Corpora: Santa Barbara Corpus

Mon Aug 7 15:55:38 UTC 2000

On Mon, 7 Aug 2000, Chris Manning wrote:

|On 7 August 2000, Lou Burnard wrote:
| > Hmm. So instead of using pre-existing standards which at least have a
| > chance of being implemented across different computer platforms, it's
| > better to make up an entirely arbitrary set of codes of your own for
| > which *everyone* has to write their own software?
|
|This is a little harsh.  The transcription format used has existed and
|been developed for many years in the conversational/discourse analysis
|community -- and versions of it can be found in books such as Edwards'
|Talking Data: Transcription and Coding in Discourse Research or
|Schiffrin's Approaches to Discourse.
|
|At most the LDC could be faulted for leaving the data in such a format
|-- one clearly designed more for human observation than easy computer
|manipulation -- rather than converting it to a more computer friendly
|standard markup.

Fair point, well made.
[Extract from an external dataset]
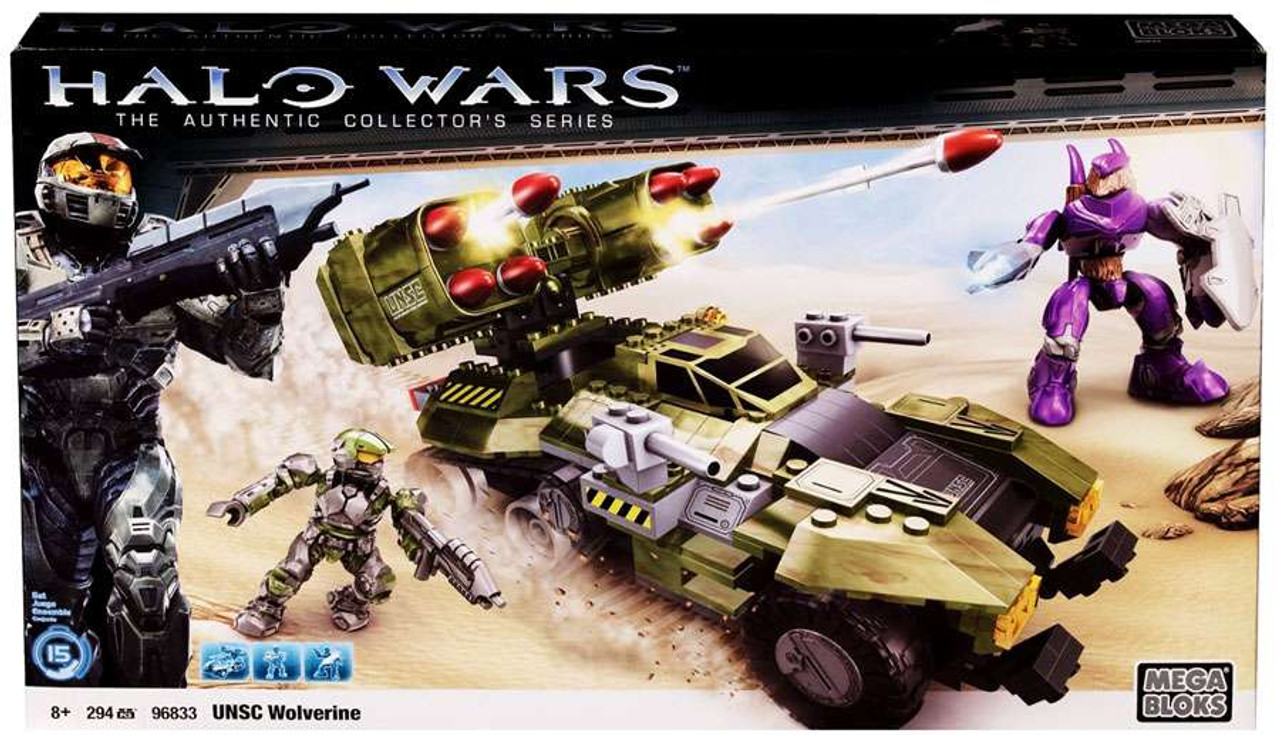 Mega Bloks Halo UNSC Wolverine Set #96833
Thanks Chris! Put the harshness down to my
general gloom at being confronted with 300 email messages after ten
days on a beach in Northern Portugal... But the devil in all digital
affairs is in the detail and it's that phrase "versions of it" that gives
away why it's a retrograde step for a project with such high visibility,
importance, and resourcing to distribute such wonderful data in a way
that makes it REALLY DIFFICULT for a computer to analyse it. If we're only
concerned to produce data for humans to read, let's print it out on bits
of paper.

Lou

 ----------------------------------------------------------------
 Lou Burnard                           http://users.ox.ac.uk/~lou
 ----------------------------------------------------------------